## Exercise description
For each entry below, write an exact copy and leave out the images.

## Given data
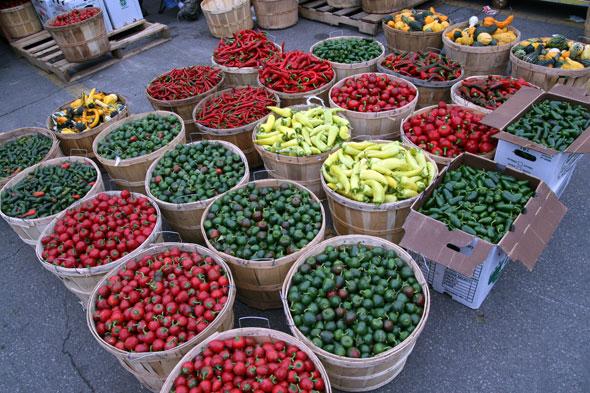 20071006_peppers2.jpg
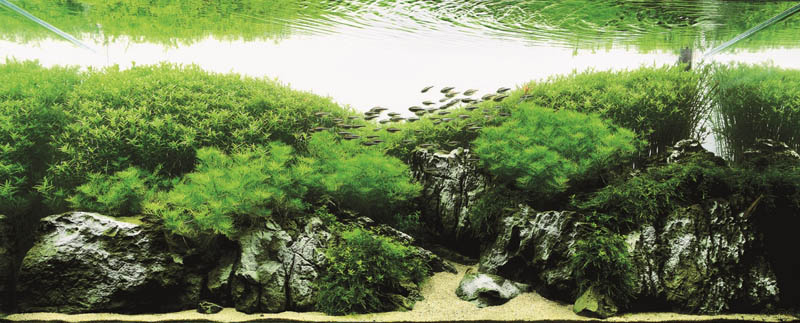 10 li da wei china The Top 25 Ranked Freshwater Aquariums in the World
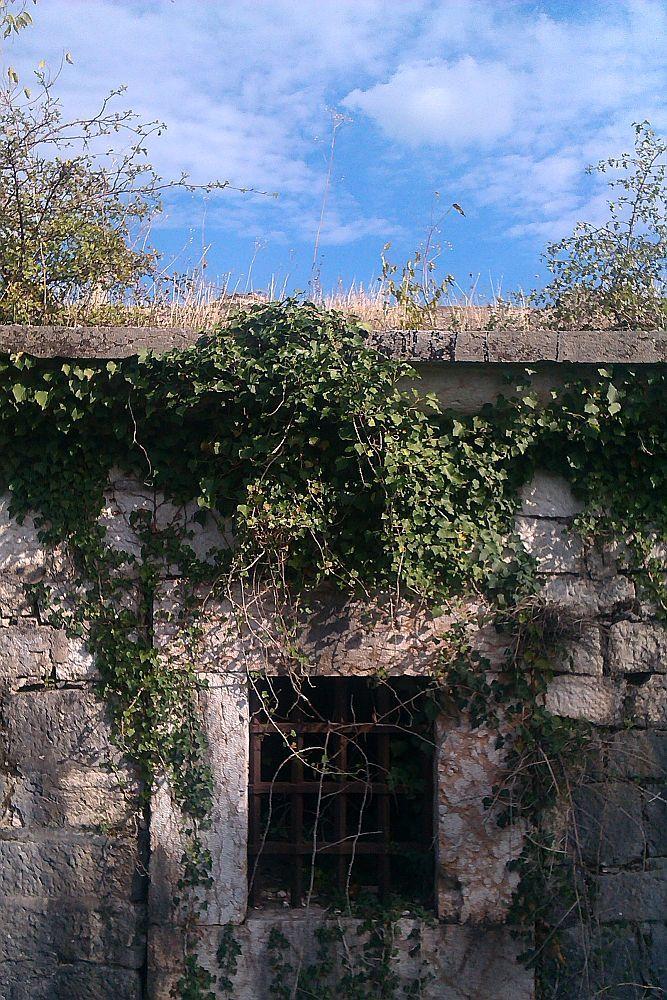 Ein übrwachsenes Gebäude aus grauem Stein. Es ist ein Fenster zu sehen mit einem Gitter.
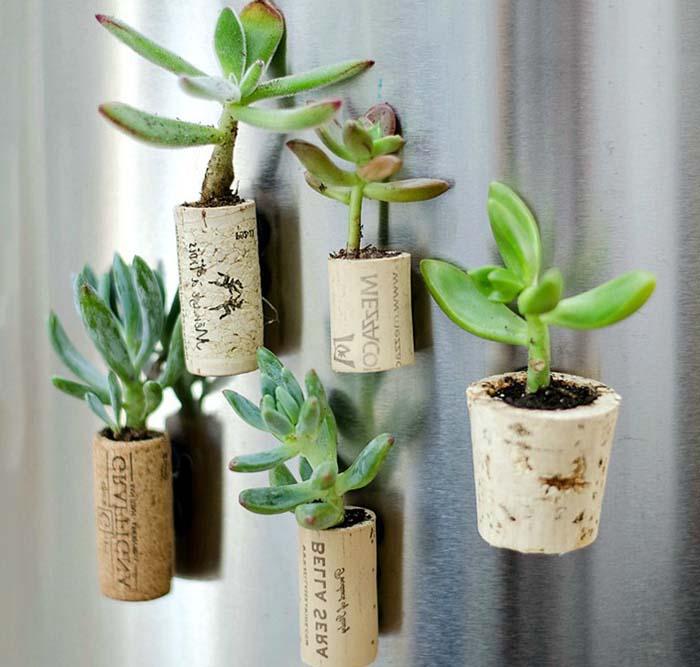 buzdolabı için minyatür saksılarda bitkiler yapımı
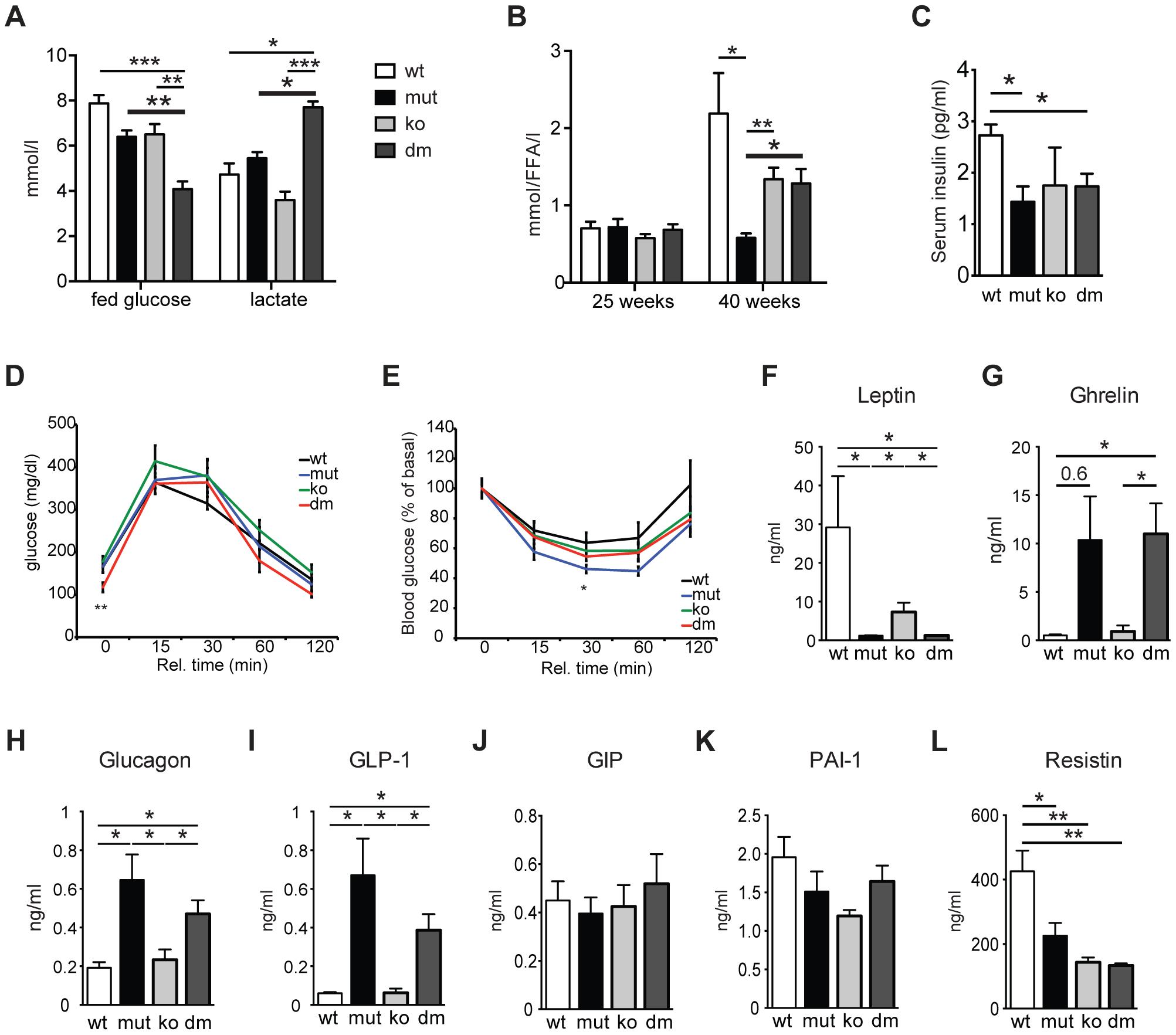 Characterization of blood metabolites in wild type (wt), mtDNA mutator (mut), UCP2-deficient wild type (ko) and mtDNA mutator (dm) mice.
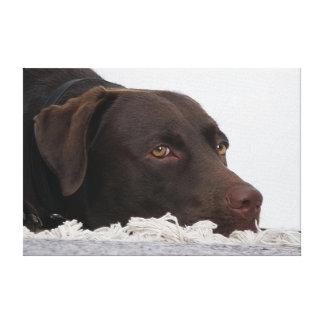 Labrador Lorenzo - - Leinwand Druck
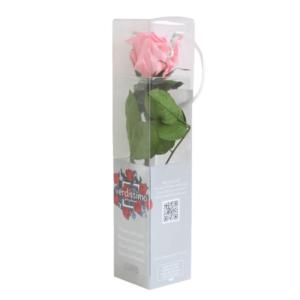 Rosa 27cm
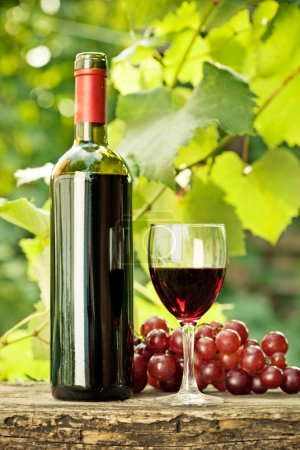 Red wine bottle, glass and bunch of grapes
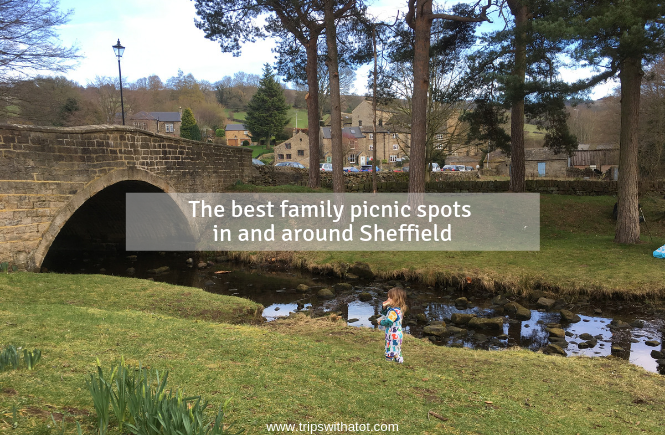 The best family picnic spots in and around Sheffield & South Yorkshire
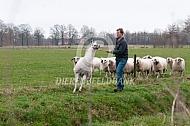 Trainen van een Lama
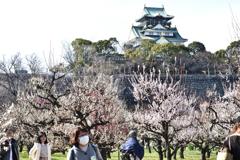 大阪城梅林景色(2)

## Written reply
 20071006_peppers2.jpg
 10 li da wei china The Top 25 Ranked Freshwater Aquariums in the World
 Ein übrwachsenes Gebäude aus grauem Stein. Es ist ein Fenster zu sehen mit einem Gitter.
 buzdolabı için minyatür saksılarda bitkiler yapımı
 Characterization of blood metabolites in wild type (wt), mtDNA mutator (mut), UCP2-deficient wild type (ko) and mtDNA mutator (dm) mice.
 Labrador Lorenzo - - Leinwand Druck
 Rosa 27cm
 Red wine bottle, glass and bunch of grapes
 The best family picnic spots in and around Sheffield & South Yorkshire
 Trainen van een Lama
 大阪城梅林景色(2)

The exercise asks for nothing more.